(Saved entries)
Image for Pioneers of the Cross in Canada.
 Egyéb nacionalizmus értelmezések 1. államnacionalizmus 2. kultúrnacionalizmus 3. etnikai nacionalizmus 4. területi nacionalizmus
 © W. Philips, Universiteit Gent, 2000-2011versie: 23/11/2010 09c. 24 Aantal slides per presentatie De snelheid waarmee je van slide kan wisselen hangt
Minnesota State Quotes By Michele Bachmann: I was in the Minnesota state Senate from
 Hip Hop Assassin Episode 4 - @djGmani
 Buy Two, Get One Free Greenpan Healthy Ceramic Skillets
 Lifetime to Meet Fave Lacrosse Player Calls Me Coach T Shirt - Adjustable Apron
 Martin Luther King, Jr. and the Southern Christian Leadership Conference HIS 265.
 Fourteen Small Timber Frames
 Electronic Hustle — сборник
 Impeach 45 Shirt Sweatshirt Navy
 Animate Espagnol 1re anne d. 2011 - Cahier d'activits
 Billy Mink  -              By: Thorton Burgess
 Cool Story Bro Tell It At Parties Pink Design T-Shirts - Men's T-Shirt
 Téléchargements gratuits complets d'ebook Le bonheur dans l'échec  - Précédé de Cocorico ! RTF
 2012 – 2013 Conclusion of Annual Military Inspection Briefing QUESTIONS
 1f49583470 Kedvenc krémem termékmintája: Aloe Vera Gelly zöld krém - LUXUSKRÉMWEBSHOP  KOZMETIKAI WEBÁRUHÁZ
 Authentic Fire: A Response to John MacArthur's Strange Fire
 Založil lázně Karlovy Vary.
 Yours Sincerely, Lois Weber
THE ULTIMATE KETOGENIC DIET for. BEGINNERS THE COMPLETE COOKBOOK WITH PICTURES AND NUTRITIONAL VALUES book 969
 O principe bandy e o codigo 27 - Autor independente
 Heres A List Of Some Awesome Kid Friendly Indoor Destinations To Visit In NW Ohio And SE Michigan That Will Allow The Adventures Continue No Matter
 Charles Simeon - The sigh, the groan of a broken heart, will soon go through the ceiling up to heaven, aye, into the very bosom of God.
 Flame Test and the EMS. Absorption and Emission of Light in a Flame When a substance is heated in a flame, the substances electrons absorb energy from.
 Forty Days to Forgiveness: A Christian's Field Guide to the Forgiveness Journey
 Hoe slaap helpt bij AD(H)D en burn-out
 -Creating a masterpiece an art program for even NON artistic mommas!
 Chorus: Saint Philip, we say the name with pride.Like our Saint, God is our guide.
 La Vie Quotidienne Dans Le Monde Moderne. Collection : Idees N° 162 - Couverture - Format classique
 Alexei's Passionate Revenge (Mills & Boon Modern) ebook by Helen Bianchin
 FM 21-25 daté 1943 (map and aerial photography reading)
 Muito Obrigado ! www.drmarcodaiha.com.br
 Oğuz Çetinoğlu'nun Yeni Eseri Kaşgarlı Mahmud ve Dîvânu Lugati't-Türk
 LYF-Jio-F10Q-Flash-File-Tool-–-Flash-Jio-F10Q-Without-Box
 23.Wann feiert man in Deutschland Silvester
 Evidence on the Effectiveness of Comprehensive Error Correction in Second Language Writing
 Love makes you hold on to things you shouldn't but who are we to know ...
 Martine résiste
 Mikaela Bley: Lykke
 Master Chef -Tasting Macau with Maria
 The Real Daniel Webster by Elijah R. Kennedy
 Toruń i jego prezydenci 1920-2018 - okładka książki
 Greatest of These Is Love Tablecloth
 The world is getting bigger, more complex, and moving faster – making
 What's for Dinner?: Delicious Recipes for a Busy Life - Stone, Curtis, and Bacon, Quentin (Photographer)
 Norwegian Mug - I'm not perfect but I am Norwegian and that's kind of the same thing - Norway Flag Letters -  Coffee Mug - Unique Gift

EXERCISE INSTRUCTIONS
Those lines of the records that contain the string "from" should be identified and copied.

RESULT
Minnesota State Quotes By Michele Bachmann: I was in the Minnesota state Senate from
 Flame Test and the EMS. Absorption and Emission of Light in a Flame When a substance is heated in a flame, the substances electrons absorb energy from.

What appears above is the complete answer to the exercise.